I am trying to put together a way to figure out if incidents occurred based on log content. Typically, on log (or DB table) would contain a list of transactions composed as follow: {Timestamp} {TransactionID} {Message}

As an example problem I have run into, I used this to detect if "incidents" occured by running some very basic queries such as:

SELECT Timestamp, count(*)
FROM table
GROUP BY Timestamp
HAVING COUNT(*) > 5
ORDER BY Timestamp

This works OK but has very strong caveats:

  • In times of high activity it will return records for nothing (and raising the bar will hide rows that should get returned)
  • Let say I have 4 events at timestamp t and 2 events at timestamp (t+1), my query will not return anything even if they should be considered.
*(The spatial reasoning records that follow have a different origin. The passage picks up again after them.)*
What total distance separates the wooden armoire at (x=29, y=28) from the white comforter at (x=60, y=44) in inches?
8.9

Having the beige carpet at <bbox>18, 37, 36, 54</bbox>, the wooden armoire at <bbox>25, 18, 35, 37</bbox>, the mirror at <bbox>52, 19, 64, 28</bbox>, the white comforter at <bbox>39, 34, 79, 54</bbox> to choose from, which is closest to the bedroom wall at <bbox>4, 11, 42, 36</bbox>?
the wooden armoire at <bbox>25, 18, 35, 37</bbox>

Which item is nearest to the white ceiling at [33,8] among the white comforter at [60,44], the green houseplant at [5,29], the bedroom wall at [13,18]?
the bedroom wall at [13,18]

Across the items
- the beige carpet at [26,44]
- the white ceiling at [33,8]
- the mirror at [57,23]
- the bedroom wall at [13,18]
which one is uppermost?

Unfortunately, aggregating timestamps by time ranges will lead me to the previous point about high activity time.

Would someone have some insights on how to tackle the broader problem of incident detection within logs?

Foi útil?

Solução

Would someone have some insights on how to tackle the broader problem of incident detection within logs?

There is two classical approaches to this problem.

In the first approach, you have a precise list of incidents you want to report. For each of these incident, you pick a kind of “mathematical definition” and a formal test for the incident. Most probably, your dictionary of incidents may evolve with time. Interestingly, you can put incident reports in the event flow you are analysing, which gives you the ability to define incidents patterns at a higher level.

In the second approach, you have a large database of “normal activity” and your statistic skills are in good shape. You then define numerical observables (like the time between two transactions, or the daily rate of some transaction, or whatever seems to make sense for your problem) and then apply univariate outliers detection methods.

The first approach gives you the opportunity to detect known incidents, the second gives you the chance to “see that something odd happens” bu will require you to look at what is actually going on.

Most probably you may want to use a mixture of both approaches, but you definitely need to analyse the importance and the likelyhood of each incident type before devising an efficient strategy.

Outras dicas

Your query is currently trying to detect incidents by the heuristic "many log events happened in a short window of time". For some classes of "incidents", this might be a good heuristic, but it sounds like it isn't for you. I don't know what you mean by "incident" in this context, but I assume you are trying to detect trouble on a server or something, but the

A better approach is to put more information in to the log. What information that should be will be specific to your problem domain. As an example, one way to add more information is to add an {event type} column to your data. Then you might have event types like "purchase successful" or "ERROR" or "transaction cancelled by user" or "search found no results", or whatever list of types defines the kind of events you are trying to notice. Then your queries can be structured to include that, and your heuristic can be improved or perhaps become a deterministic algorithm.

In general, deciding what to log and how to log it is a function of what questions you want to ask the logs. It's about what you need out of them. So if you start from that perspective, and then design your logging, it will be a lot easier to answer those questions when you need to.